One Foot In The Grave (Delux Re-issue)
by Beck


Review Date
27th July 2009
Reviewed by
Courtney Sanders

There was a time, not so many years ago (although in this rapidly moving blog age I guess 6-odd studio albums is quite a long time) when Beck was a young, carefree blonde haired lass, hangin’ out with pals, pashing babes and writing about those tales, while of course these days, Gamma Ray has just been released, he’s married to a Ribisi, and apparently the world is both ecologically challenged and theologically troubled. But back in the day, Beck was simply straight-chilling, and creating the albums - namely the still lauded and career opened Stereopathic Soul Manure, followed closely by One Foot in the Grave - laying the foundation for those progressive gems that followed, starting at the critically acclaimed and launch-of-superstardom Odelay.

And so it becomes relevant to split Becks career into pre-Odelay and post Odelay nuances. Post Odelay albums saw the musical experimentation and progression begin – even if it was still totally happy times for this Gen X-er – like say on Midnight Vultures, and where the concept albums started – try Sea Change, and his generally dedicated pessimism towards the state of the world, its people and its future – The Information, Modern Guilt. The change in Beck from the fiery tassel clad dance machine maniac in the ‘Sexx Laws’ clip and during stage performances, to the dour amish hat man who apparently needs to employ puppets to pick up the on-stage slack has been highlighted no better than in his current release; sure all the pop hits slash subtleties are there, but there’s this overwhelming mood of defeat that just makes you think, ‘man, he’s not that happy anymore’.

Anyway, One Foot in the Grave is definitely a pre-Odelay ditty. Not simply because chronologically it precedes that album, but because in lyrical theme, instrumental depth and breadth of sound it’s as naively beautiful and poetic as Beck was back then. It’s an appropriate tome of where Beck was at the time, and as a result the powers that be (record labels fighting to reclaim profit losses on current releases by re-releasing classics for the fans?) have released a deluxe re-issue of the album. Unlike many deluxe re-issues, there’s no fancy box or accompanying artwork present (which was kind of surprising for Beck and a tad disappointing to be honest) but perhaps that had something to do with the fact that the record itself has been out of print and almost completely unavailable since 2004 so they just wanted to re-release a slightly more intense version – hell, it’s meant UTR is re-reviewing it right?
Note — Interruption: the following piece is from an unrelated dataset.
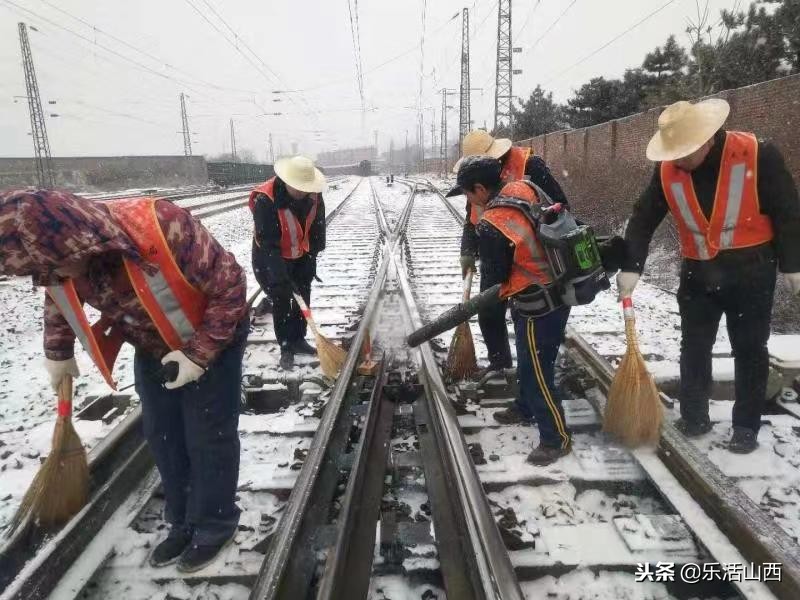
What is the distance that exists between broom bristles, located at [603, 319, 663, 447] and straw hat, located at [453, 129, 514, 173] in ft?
4.99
Anyway, I’m not complaining, there’s like 15 extra tracks which leaves the run list (all on ONE disc!) at something like, no hold on, let me tell you the exact amount…32 tracks.

Anyway, what the extra 15 tracks do is pretty much what the first 15 tracks do, double time. Dour teen-angst laden tracks that hint at metaphors belying the age of the dude at the time, musically perpetuated by acoustic guitars, DIY and bluesy drumming and best-friend-bad (but charming) back-up singing. Tracks like ‘A Mighty Good Leader’ (opener) and ‘Hollow Log’ set up Becks influences and idolized artists as Southern whisky swillers, whereas the more DIY noise-core laden tracks - ‘Outcome’ (sooo Lou Reed), ‘Burnt Orange Peel’, ‘Teenage Wastebasket’ - hark at ‘60’s American revolutionaries that were hangin’ with Warhol and known for being as progressive at the time as Beck is today.
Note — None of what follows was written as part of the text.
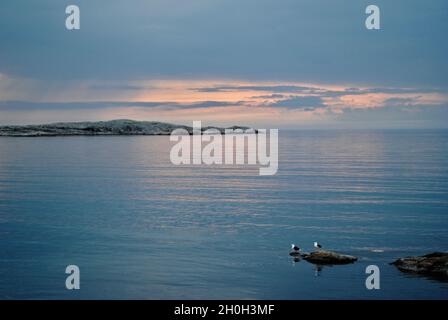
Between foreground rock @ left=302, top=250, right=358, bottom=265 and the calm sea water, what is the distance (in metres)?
0.87

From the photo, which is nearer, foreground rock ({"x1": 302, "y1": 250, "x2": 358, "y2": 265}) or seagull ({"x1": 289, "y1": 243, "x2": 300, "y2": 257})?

There’s also a couple of semi-famous and revered unreleased tracks on there including a personal favourite, “It’s all in your mind”, which underpins, only a couple of albums into his career, Beck’s ability to hit human nature and its’ insecurities on the head and hammer them into the ground until you feel the track maybe put your own to bed along the way (how are these for lyrics on the title track: “Life’s a commercial for being fucked up / It all boils down to a casually pathetic future”). And with One Foot in the Grave deluxe re-issue you can totally put this part of Beck’s career to bed too; all on one disk, in one neatly packaged cardboard cover, hassle and baggage free. Somewhat unlike what his life’s become, right?